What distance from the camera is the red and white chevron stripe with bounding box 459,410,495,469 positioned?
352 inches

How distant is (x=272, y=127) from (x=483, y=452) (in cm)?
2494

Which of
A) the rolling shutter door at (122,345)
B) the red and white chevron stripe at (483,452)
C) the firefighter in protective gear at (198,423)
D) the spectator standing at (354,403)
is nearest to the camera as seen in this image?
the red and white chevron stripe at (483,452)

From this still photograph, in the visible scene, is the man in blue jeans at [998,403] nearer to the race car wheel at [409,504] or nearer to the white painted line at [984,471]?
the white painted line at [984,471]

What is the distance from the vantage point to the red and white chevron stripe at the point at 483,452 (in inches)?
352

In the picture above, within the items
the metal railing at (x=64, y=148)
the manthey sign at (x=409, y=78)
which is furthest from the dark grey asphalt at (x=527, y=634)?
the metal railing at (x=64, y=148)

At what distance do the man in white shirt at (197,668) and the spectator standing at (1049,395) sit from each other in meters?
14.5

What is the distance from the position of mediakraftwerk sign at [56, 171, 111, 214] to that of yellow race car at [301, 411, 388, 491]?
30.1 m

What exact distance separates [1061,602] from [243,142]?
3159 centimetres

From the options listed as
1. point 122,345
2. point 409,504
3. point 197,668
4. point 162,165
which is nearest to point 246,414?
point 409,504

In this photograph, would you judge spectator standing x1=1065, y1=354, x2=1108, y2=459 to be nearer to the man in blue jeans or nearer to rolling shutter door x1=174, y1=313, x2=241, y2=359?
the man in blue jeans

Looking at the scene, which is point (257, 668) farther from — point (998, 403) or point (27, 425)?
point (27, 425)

...

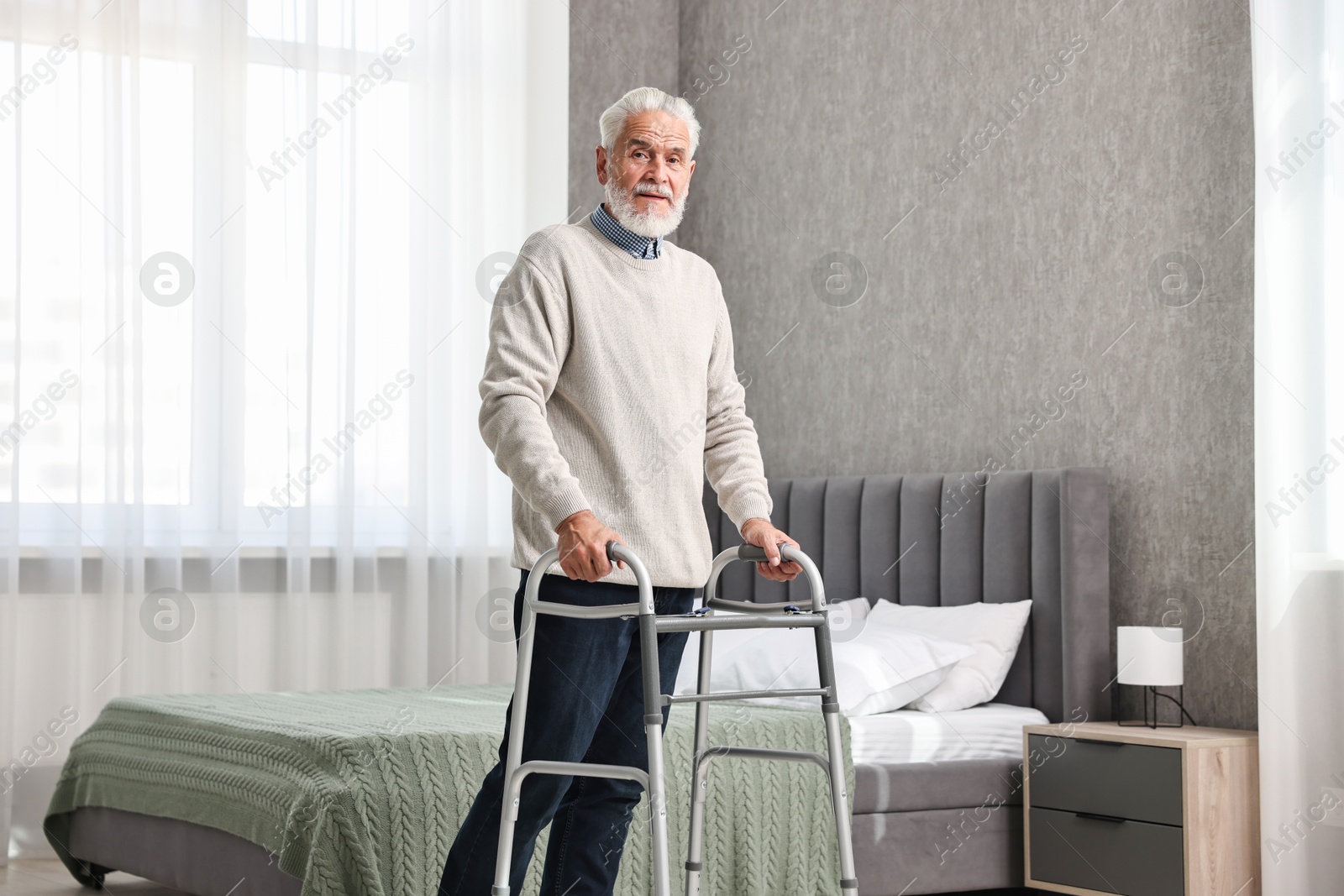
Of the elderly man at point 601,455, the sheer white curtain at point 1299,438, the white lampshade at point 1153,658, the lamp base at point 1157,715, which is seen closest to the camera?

---

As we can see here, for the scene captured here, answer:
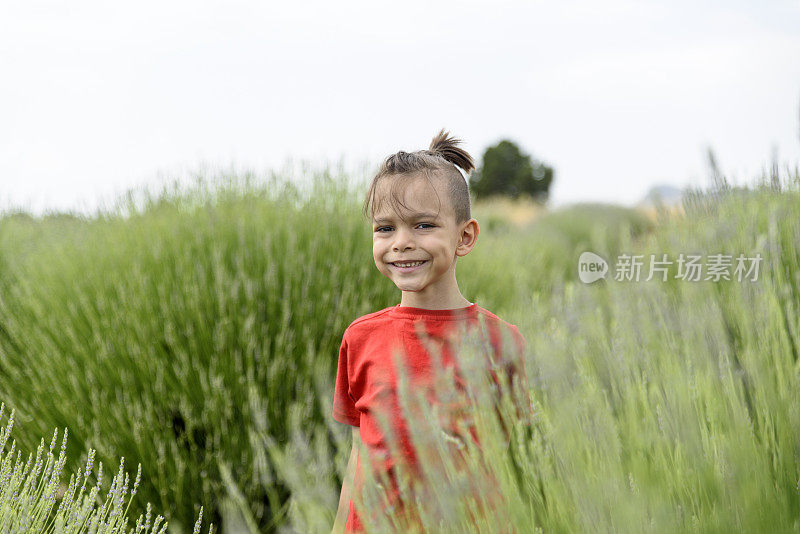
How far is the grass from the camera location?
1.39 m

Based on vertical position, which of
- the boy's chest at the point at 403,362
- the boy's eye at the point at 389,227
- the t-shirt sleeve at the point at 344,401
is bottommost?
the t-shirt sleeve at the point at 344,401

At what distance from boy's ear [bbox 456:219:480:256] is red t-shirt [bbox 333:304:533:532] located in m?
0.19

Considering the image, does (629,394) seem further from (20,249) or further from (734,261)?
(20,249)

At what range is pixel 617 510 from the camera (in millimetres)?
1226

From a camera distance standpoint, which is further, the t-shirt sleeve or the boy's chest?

_What you are asked to do_
Edit the records above from the line containing "From this still" through the line containing "3159 centimetres", replacing "yellow race car" with "yellow racing car" and changing nothing else. Return only those lines.

_Answer to this problem_
From this still photograph, in the visible scene, is the man in blue jeans at [998,403] nearer to the race car wheel at [409,504] or nearer to the white painted line at [984,471]?
the white painted line at [984,471]

What is the distance from the vantage point to the red and white chevron stripe at the point at 483,452 (in inches)?
352

In the picture above, within the items
the metal railing at (x=64, y=148)
the manthey sign at (x=409, y=78)
which is furthest from the dark grey asphalt at (x=527, y=634)?
the metal railing at (x=64, y=148)

At what distance do the man in white shirt at (197,668) and the spectator standing at (1049,395) sit from each other in meters?
14.5

What is the distance from the position of mediakraftwerk sign at [56, 171, 111, 214] to that of yellow racing car at [301, 411, 388, 491]?
30.1 m

What exact distance separates [1061,602] from [243,142]?
3159 centimetres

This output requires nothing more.